Student Work: The Transition by Catrina Nowakowski and Eunhyung (Julie) Chung

This month, we are highlighting one of the projects created during this year's Vis-A-Thon program, led by Nature Lab researchers Stewart Copeland 19 DM and Georgia Rhodes. Please visit vis-a-thon.com for more information about this program.

"The Transition" is a collaborative art and science project between Catrina Nowakowski, a PhD student at the University of Rhode Island's Graduate School of Oceanography who studies food webs in the Gulf of Maine, and Eunhyung (Julie) Chung, a MA student at the Rhode Island School of Design studying environmental education through art. Despite their different backgrounds, this collaboration highlighted one of their shared goals: using art to break down the perceived entry level around understanding science. Together, they were able to take both of their skill sets and work out how to visually reframe food web data to illustrate three important concepts described below. The resulting sculpture provokes an initial visceral reaction before the viewer can look closer to interpret how animal size across the food web is shrinking with the warming ocean water.

Initial material experimentation

Over the course of the month, the two collaborators worked hard to conceptualize the design and did a TON of material experimentation (see the second picture). They specifically focused on simplifying the final figure to tell the story behind the food webs clearly and learning how to control the material, a clear resin dyed with a combination of alcohol and acrylic based colors.

DATA SEGMENT —
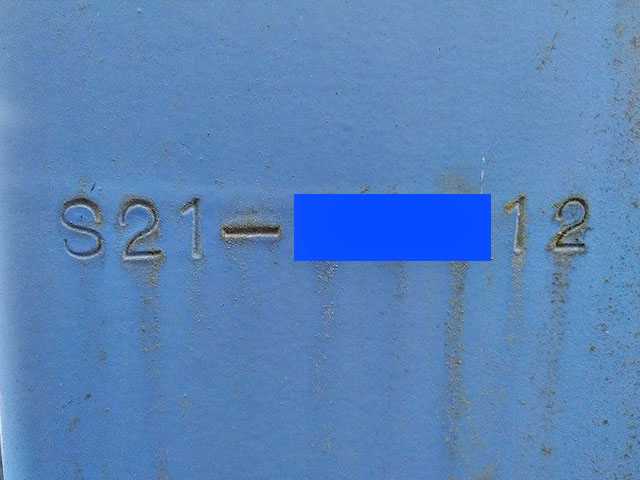 TCMタイヤショベル（ホイルローダー）[写真12]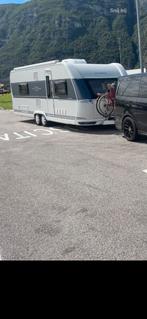 Hobby prestige 660 wfc, Caravans en Kamperen, Particulier, Airco, Hobby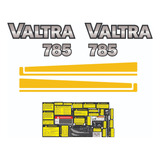 Adesivo Trator Valtra 785 Sem Resina Alto Relevo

YOUR TASKS —
**A)** In the Vis-A-Thon project text, rewrite the paragraph beginning "Over the course of the month" as a shorter list that keeps its main facts.
**B)** According to the Vis-A-Thon project text, what does Catrina Nowakowski study?

ANSWERS FOR THE EXERCISE —
**A)**
- Over the month, the two collaborators worked to conceptualize the design.
- They did extensive material experimentation.
- They focused on simplifying the final figure so it would clearly tell the story behind the food webs.
- They learned to control their material, a clear resin dyed with a mix of alcohol- and acrylic-based colors.

**B)** She studies food webs in the Gulf of Maine.